ObjectDetectionOverlay

Bases: Effect

Detect objects per frame and overlay labelled bounding boxes.

Runs a YOLOv8-COCO detector and composites tidy, colour-coded boxes with class labels (and optional confidence) onto every frame in the window.

Detection runs on a detection_interval cadence in the streaming path and boxes are held between detections, so the cost is compute-bound, not memory-bound: "streamable" here means bounded memory, not bounded compute. On long clips, cap cost with window (limit the time range), a larger detection_interval, a class_filter, and/or the smaller model_size. Only streaming_init and process_frame are overridden; the streaming engine drives that contract for bounded-memory execution.

Source code in src/videopython/ai/effects.py
class ObjectDetectionOverlay(Effect):
    """Detect objects per frame and overlay labelled bounding boxes.

    Runs a YOLOv8-COCO detector and composites tidy, colour-coded boxes with
    class labels (and optional confidence) onto every frame in the window.

    Detection runs on a ``detection_interval`` cadence in the streaming path and
    boxes are held between detections, so the cost is *compute*-bound, not
    *memory*-bound: ``"streamable"`` here means bounded memory, not bounded
    compute. On long clips, cap cost with ``window`` (limit the time range),
    a larger ``detection_interval``, a ``class_filter``, and/or the smaller
    ``model_size``. Only ``streaming_init`` and ``process_frame`` are
    overridden; the streaming engine drives that contract for bounded-memory
    execution.
    """

    op: Literal["object_detection_overlay"] = "object_detection_overlay"

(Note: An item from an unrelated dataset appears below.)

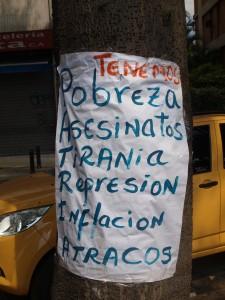 Una pancarta pegada a un árbol en Altamira, sitio de revueltas durante febrero-marzo 2014.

    confidence_threshold: float = Field(0.5, ge=0, le=1, description="Minimum detection confidence to draw a box, 0-1.")
    class_filter: list[str] | None = Field(
        None,
        description='Only draw these COCO class names, e.g. ["person", "car", "dog"]. Null draws all classes.',
    )
    show_confidence: bool = Field(True, description="Append the detection confidence as a percentage to each label.")
    box_color: tuple[int, int, int] | None = Field(
        None,
        description="Fixed box color as [R, G, B] (0-255) for every box, or null for distinct per-class colors.",
    )
    line_thickness: float = Field(
        0.003,
        gt=0,
        le=0.05,
        description="Box stroke width as a fraction of the frame's longer side (0.003 = ~3px at 1080p).",
    )
    label_font_size: float = Field(
        0.022,
        gt=0,
        le=0.2,
        description="Label text height as a fraction of the frame's longer side (0.022 = ~24px at 1080p).",
    )
    detection_interval: int = Field(
        2,
        ge=1,
        description="Run detection every Nth frame and reuse the last result in between. Higher is faster.",
    )
    model_size: Literal["n", "s", "m"] = Field(
        "n",
        description=(
            "YOLOv8 model size: 'n' (nano, fastest), 's' (small), 'm' (medium, most accurate). "
            "Larger detects better but is slower."
        ),
    )
    backend: Literal["cpu", "gpu", "auto"] = Field(
        "auto",
        description="Detection device: 'cpu', 'gpu', or 'auto'.",
        json_schema_extra={"llm_hidden": True},
    )

    _detector: ObjectDetector | None = PrivateAttr(default=None)
    _last: list[DetectedObject] = PrivateAttr(default_factory=list)

    def _style(self) -> DetectionStyle:
        return DetectionStyle(
            box_color=self.box_color,
            line_thickness=self.line_thickness,
            show_confidence=self.show_confidence,
            label_font_size=self.label_font_size,
            min_confidence=self.confidence_threshold,
        )

    def _init_detector(self) -> None:
        """Build the detector lazily. Single patch point for tests."""
        if self._detector is None:
            self._detector = ObjectDetector(
                model_name=f"yolov8{self.model_size}.pt",
                confidence_threshold=self.confidence_threshold,
                class_filter=tuple(self.class_filter or ()),
                backend=self.backend,
            )

    def streaming_init(self, total_frames: int, fps: float, width: int, height: int, **_context: Any) -> None:
        self._last = []
        self._init_detector()

    def process_frame(self, frame: np.ndarray, frame_index: int) -> np.ndarray:
        if self._detector is None:
            self._init_detector()
        assert self._detector is not None
        # frame_index is 0-based within the effect's window, so frame 0 always
        # detects; intermediate frames reuse the last result.
        if frame_index % self.detection_interval == 0:
            self._last = self._detector.detect(frame)
        return draw_detections(frame, self._last, self._style())

Renderer

The drawing is a pure, AI-free function reusable with any list of DetectedObject. Colours are deterministic per class, so a class is the same colour in every frame and across runs.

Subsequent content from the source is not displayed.